EXTRACT TO READ -
Comparison of lifestage-dependent internal dosimetry for bisphenol A, ethinyl estradiol, a reference estrogen, and endogenous estradiol to test an estrogenic mode of action in Sprague-Dawley rats

Author: Churchwell et al
Publication: Publication
Date: January 2, 2014
health

The Churchwell study provides extensive data to assess the biological plausibility of results observed in the Delclos et al study. While the Delclos study evaluated the potential for BPA to cause health effects over a wide range of BPA doses and two doses of EE2 (ethinyl estradiol, a known potent estrogen), it did not generally test whether observed health effects seen in the Delclos study from either BPA or EE2 were a direct result of estrogenicity or not. To address this, the Churchwell study provides extensive data to assess the biological plausibility of effects observed in the Delclos study and, as importantly, effects that are not observed (in particular, the lack of effects observed at low doses). In other words, the Churchwell study allows the Delclos results, in their entirety at low and high doses, to be more reliably interpreted.

DATA -
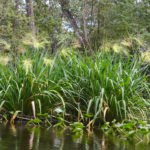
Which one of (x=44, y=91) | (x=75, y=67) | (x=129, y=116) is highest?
(x=75, y=67)

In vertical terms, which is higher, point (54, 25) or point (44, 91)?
point (54, 25)

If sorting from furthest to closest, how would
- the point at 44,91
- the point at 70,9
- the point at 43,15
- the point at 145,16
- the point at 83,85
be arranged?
the point at 145,16
the point at 43,15
the point at 70,9
the point at 83,85
the point at 44,91

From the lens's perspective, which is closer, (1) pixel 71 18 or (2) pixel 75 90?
(2) pixel 75 90

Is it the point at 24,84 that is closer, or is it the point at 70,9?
the point at 24,84

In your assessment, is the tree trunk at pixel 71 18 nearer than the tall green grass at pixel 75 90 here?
No

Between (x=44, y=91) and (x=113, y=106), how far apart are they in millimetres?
776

TASKS AND EXERCISES -
1. In the Churchwell study summary, what does EE2 stand for?
2. Pick up the Churchwell study summary after its last sentence and continue it.
The items have no connection to the Churchwell study summary.

ANSWERS TO THE EXERCISE -
1. EE2 stands for ethinyl estradiol, a known potent estrogen.

2.
Specifically, the Churchwell study monitors the level of free BPA (internal dose) and metabolized BPA (conjugated BPA, known to be non-estrogenic) in blood at the various doses tested. This data can be directly compared to health effects observed, and not observed, in the Delclos study.

In the Delclos study, no low dose effects were found for BPA in the wide range of health endpoints examined. Overall, the results of the Churchwell study provide powerful evidence to support the validity of this finding. By assessing the estrogenicity from BPA, EE2 and endogenous estradiol (E2), the Churchwell study confirms the results of the Delclos study that only the highest BPA doses provided sufficient estrogenicity to be comparable to endogenous E2 or the two EE2 doses. Conversely, at the low doses, the estrogenicity provided by BPA would be far below what is already present from E2, and thus should have low potential to cause estrogenic health effects at low doses.